The systems I worked with were, like many systems, ordinarily very efficient. That meant the mean and median metrics washed away the occasional troublesome request and hid it from the metrics dashboard.

But knowing the 95th percentile was out of bounds allowed my team to investigate and try to remediate the trouble spots.

This was especially useful in troubleshooting fax delivery (yeah, I know, I know: it was healthcare stuff; fax is considered secure and email is not) through unbelievably flakey private branch exchanges (big city hospitals)

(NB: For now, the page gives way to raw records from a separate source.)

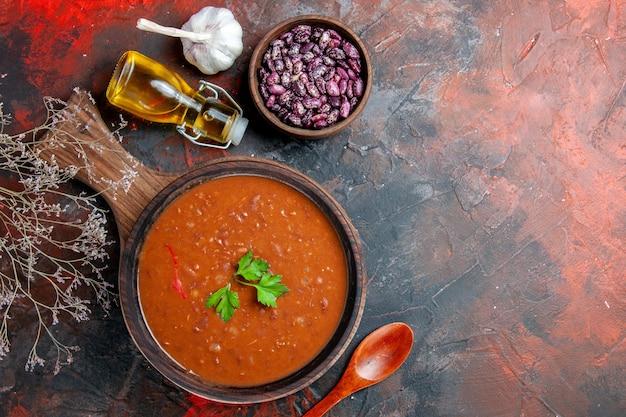 Boven weergave van tomatensoep op een bruine snijplank op een tafel met gemengde kleuren
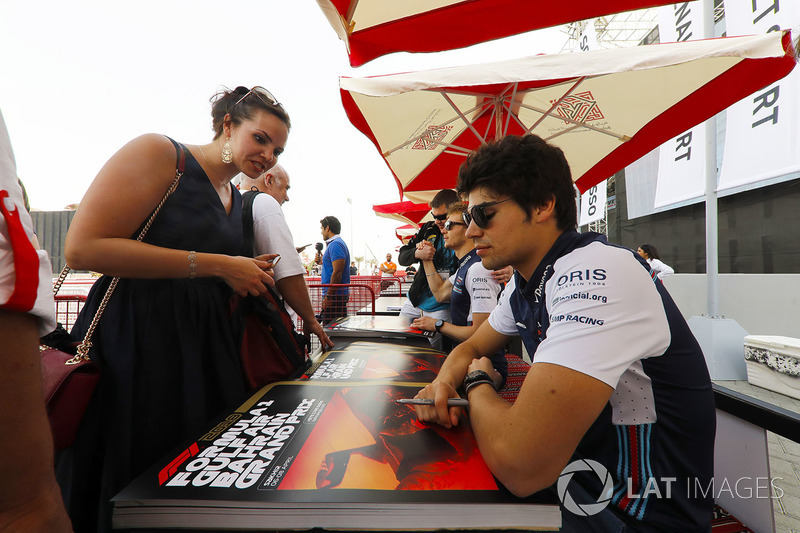 Lance Stroll, Williams Racing, signs autographs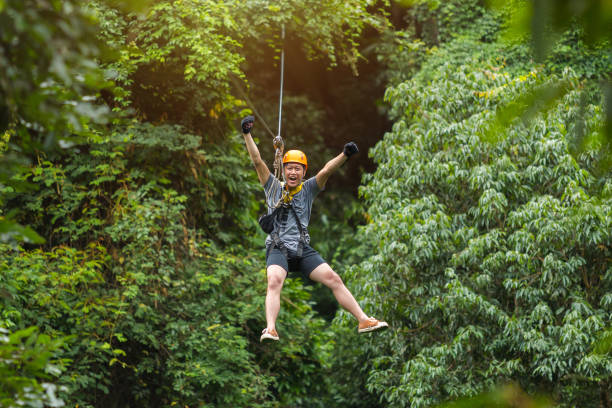 Freedom Man Tourist Wearing Casual Clothing On Zip Line Or Canopy Experience In Laos Rainforest, Asia stock photo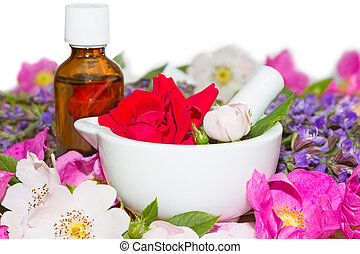 Essential oil and rose blossoms in mortar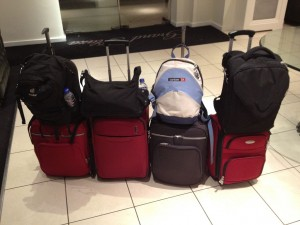 4 pieces of luggage at the airport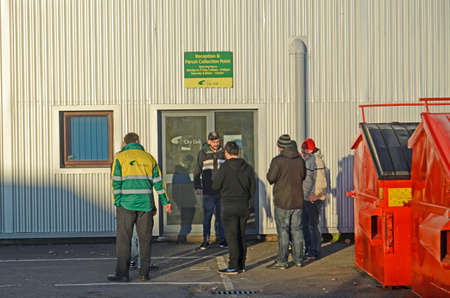 BASINGSTOKE, UK - DECEMBER 29, 2014:  Workers and contractors outside the City Link depot in Basingstoke.  After hearing the company had gone bust on Christmas Day this was the first opportunity they had to find out if they still had jobs.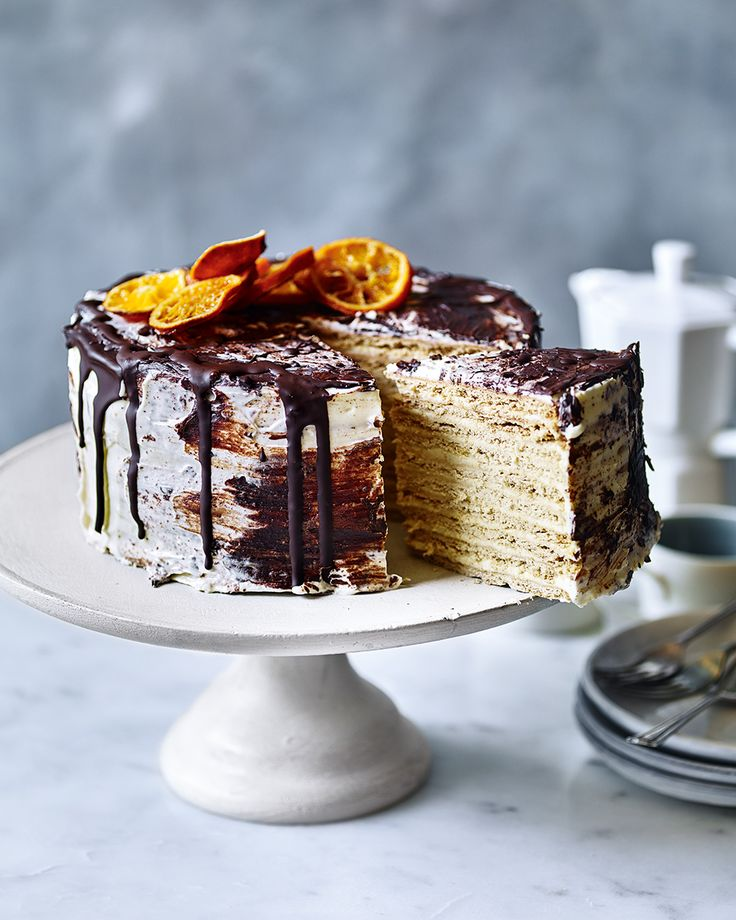 For a truly show-stopping dessert, try this Russian-inspired cake made from layered honey and orange biscuits, which have softened after soaking in the cream cheese icing.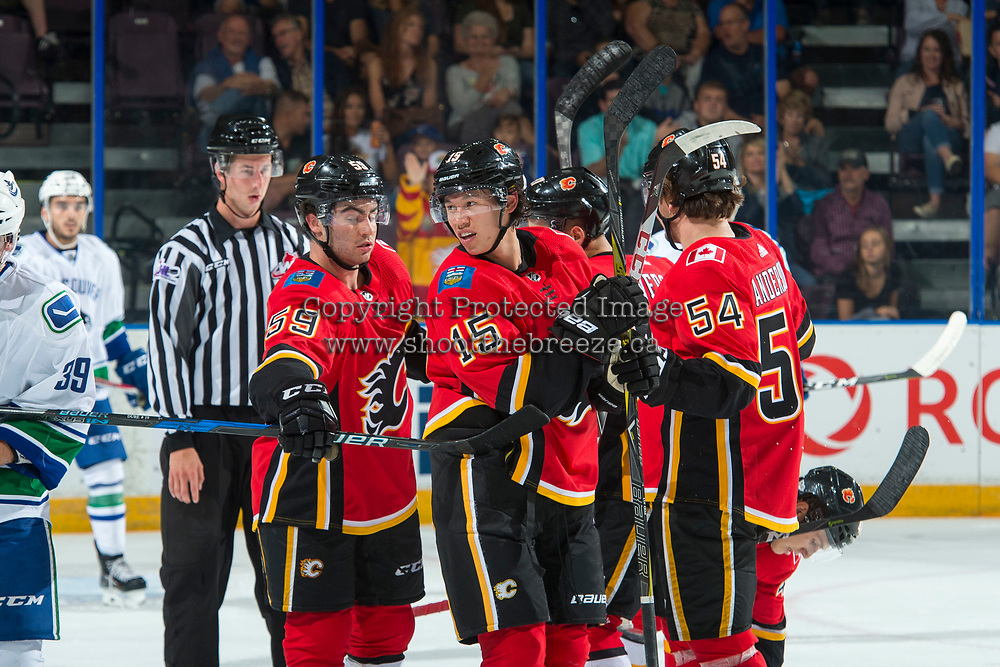 PENTICTON, CANADA - SEPTEMBER 10: Dillon Dube #59, Spencer Foo #15 and Rasmus Andersson #54 of Calgary Flames celebrate a second period goal against the Vancouver Canucks on September 10, 2017 at the South Okanagan Event Centre in Penticton, British Columbia, Canada.  (Photo by Marissa Baecker/Shoot the Breeze)  *** Local Caption ***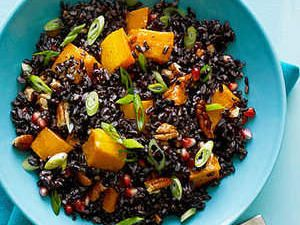 Dramatic-looking black rice--which has a mellow, sweet taste--comes from several places in the world, including Thailand and Indonesia. If you can't find it, wild, brown, or red rice would also work (cook according to package directions).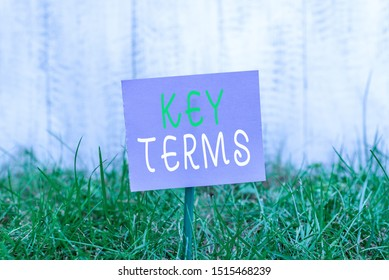 Writing note showing Key Terms. Business photo showcasing Words that can help a demonstrating in searching information they need Plain paper attached to stick and placed in the grassy land.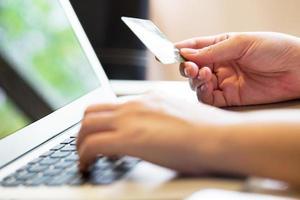 Frau, die Kreditkarte auf Laptop für Online-Einkaufskonzept hält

Gil Tene has an entire talk about this point called "How NOT to measure latency" (https://www.youtube.com/watch?v=lJ8ydIuPFeU). In many circumstances, a web service (either server or client) has large numbers of dependencies, so a user only has to hit 95th-percentile latency for one dependency to have their overall latency significantly hurt. In other words, users may encounter the "rare" bad case on a majority of requests. Thus, even higher percentiles should be tightly controlled in order to truly keep a web service's overall latency under control.


Sounds fine to me: fits in with 'management by exception' - look for the extreme cases.

Standard in the industrial quality control world (2*sd above or below).


To answer the author's postscript: "why did nobody tell me this?"

Because you didn't pay attention at school? Means, medians, modes and percentiles were standard fare in my high school, and again in freshman university courses. And I didn't go to particularly expensive schools or elite universities. Then again, I also taught intro stat courses to BA students for a few years, and it was easy to tell that the vast majority of them cared very little, since understanding their uses wasn't exam material.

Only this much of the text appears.